Task details
Copy the rows below verbatim, from the line with "From what this" to the line with "correctly from furthest", including both of those lines.

— Begin —

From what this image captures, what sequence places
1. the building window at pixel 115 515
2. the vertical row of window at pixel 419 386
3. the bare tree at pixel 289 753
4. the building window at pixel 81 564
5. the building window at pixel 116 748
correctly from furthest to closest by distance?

— End —
— Begin —

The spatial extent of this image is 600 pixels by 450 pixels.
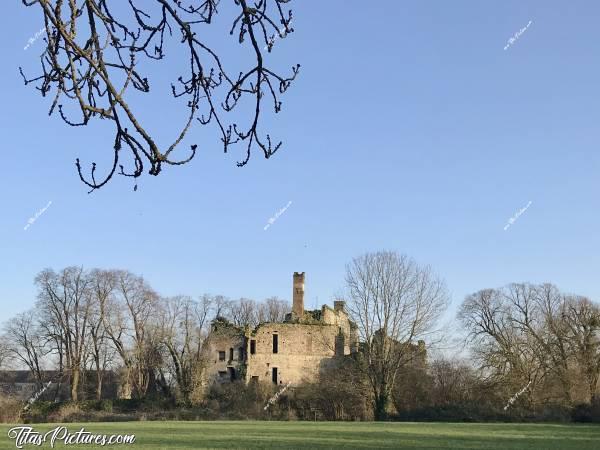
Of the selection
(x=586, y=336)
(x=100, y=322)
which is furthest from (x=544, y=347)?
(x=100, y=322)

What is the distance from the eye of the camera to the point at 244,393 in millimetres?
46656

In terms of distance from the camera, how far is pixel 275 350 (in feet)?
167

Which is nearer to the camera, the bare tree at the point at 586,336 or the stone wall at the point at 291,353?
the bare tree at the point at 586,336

— End —

Response to this task
From what this image captures, what sequence places
1. the building window at pixel 115 515
2. the vertical row of window at pixel 419 386
3. the bare tree at pixel 289 753
4. the building window at pixel 81 564
5. the building window at pixel 116 748
correctly from furthest to closest by distance?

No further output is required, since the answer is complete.